--- Begin Provided text ---

So, let’s begin. There are many different types of wireless headphones and earbuds, but they all use the same basic principles and techniques.
Here’s a pair of Apple AirPods 2 we decided to tear open and use as our example. One thing to note is that opening up these AirPods is much more difficult and destructive than we show in these animations.
There’s a lot of glue inside, and if you try this at home with your earbuds, they probably won’t work afterward. We did it so you don’t have to.
Now, let’s take a look inside. Underneath the outer plastic earpiece and mesh dust cover, we have a rubber protective shell, along with an optical sensor.
Below these sets of covers are the speaker that generates the sound, with its 4 key components:
1. Diaphragm
2. suspension or spider
3. voice coil
4. magnet
Behind the speaker, we find some insanely complex circuitry folded into a teeny tiny package.
Must Read: Working Of Smartphone Speakers
Let’s pull out this circuitry and see what makes the earbuds tick. This circuitry is essentially three separate printed circuit boards neatly folded into the earbud, with flexible wires connecting them to make a single PCB.
On this top board, which is glued to the backside of the speaker, we find two points where the speaker connects, along with a larger microchip, which handles Bluetooth connectivity and decodes the compressed audio stream sent from the smartphone.

--- End Provided text ---

_Tasks to carry out:_
(1) From the earbud teardown text, return the passage starting with "Below these sets" and going on through "teeny tiny package.".
(2) Translate this sentence from the earbud teardown text into Spanish: "Behind the speaker, we find some insanely complex circuitry folded into a teeny tiny package."
(3) Extend the earbud teardown text by continuing it from its final sentence.

--- Begin Data supplied ---

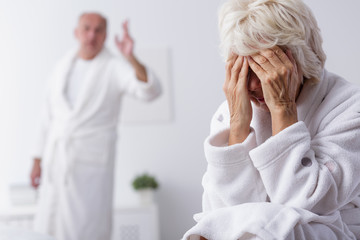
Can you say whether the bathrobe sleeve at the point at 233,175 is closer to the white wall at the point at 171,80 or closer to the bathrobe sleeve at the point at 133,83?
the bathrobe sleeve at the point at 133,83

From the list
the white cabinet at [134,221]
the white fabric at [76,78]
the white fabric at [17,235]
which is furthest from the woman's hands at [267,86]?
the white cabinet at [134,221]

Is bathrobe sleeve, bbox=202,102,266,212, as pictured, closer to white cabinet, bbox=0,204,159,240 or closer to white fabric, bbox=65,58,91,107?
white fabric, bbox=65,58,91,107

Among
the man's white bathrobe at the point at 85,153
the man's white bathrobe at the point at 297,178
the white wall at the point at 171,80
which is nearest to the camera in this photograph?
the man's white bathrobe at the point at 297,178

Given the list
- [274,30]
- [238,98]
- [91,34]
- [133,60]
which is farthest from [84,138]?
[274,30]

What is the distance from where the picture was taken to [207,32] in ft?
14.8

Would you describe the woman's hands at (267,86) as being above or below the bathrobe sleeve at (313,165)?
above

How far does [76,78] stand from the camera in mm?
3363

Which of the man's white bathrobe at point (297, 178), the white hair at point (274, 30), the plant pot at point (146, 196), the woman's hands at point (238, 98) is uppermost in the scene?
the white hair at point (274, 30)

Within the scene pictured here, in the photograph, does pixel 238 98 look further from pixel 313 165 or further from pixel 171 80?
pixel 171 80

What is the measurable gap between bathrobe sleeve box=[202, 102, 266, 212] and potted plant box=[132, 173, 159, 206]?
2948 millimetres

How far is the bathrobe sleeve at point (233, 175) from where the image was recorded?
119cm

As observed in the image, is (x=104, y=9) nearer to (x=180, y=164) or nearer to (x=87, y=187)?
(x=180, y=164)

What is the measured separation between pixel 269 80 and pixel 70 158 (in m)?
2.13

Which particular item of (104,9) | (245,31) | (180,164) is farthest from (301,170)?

--- End Data supplied ---

_Results of the exercise:_
(1)
Below these sets of covers are the speaker that generates the sound, with its 4 key components:
1. Diaphragm
2. suspension or spider
3. voice coil
4. magnet
Behind the speaker, we find some insanely complex circuitry folded into a teeny tiny package.

(2) Detrás del altavoz, encontramos unos circuitos increíblemente complejos plegados en un paquete diminuto.

(3)
We also have a set of accelerometers, along with a programmable SoC.
This circuit board is connected to and folded on top of a second circuit board which contains a low power stereo audio processing chip or audio codec.
Also connected to this circuitry is a flat cable for the antenna which lies adjacent to the battery, a microphone situated at the back of the earbud which is used for noise reduction, and a third circuit board which is connected to the battery.
Down below the battery is an additional small circuit board that holds the main MEMS microphone which is about the size of a grain of rice, and below that is a mesh dust cover, along with the contacts for charging the earbuds.
It’s truly an impressive amount of engineering that goes into making these earbuds so lightweight and so incredibly small.
Now that we’ve seen everything that’s packed inside these earbuds, let’s talk about how they work.
Working Of Wireless Earphones or Headphones:
When you turn on your already paired wireless headphones near your smartphone, a Bluetooth communication channel is established in order to send information back and forth.
As soon as you start playing music or a podcast, your smartphone grabs the audio data from its flash storage chip, decompresses the audio, and stores it in your phone’s working memory.
This audio is represented digitally as a long set of numbers, and in order to send it to your earbuds, your smartphone compresses and divides the information into packets according to Bluetooth specifications.
Next, your smartphone converts these packets into electromagnetic waves or photons and sends the data to the earbuds over the Bluetooth connection.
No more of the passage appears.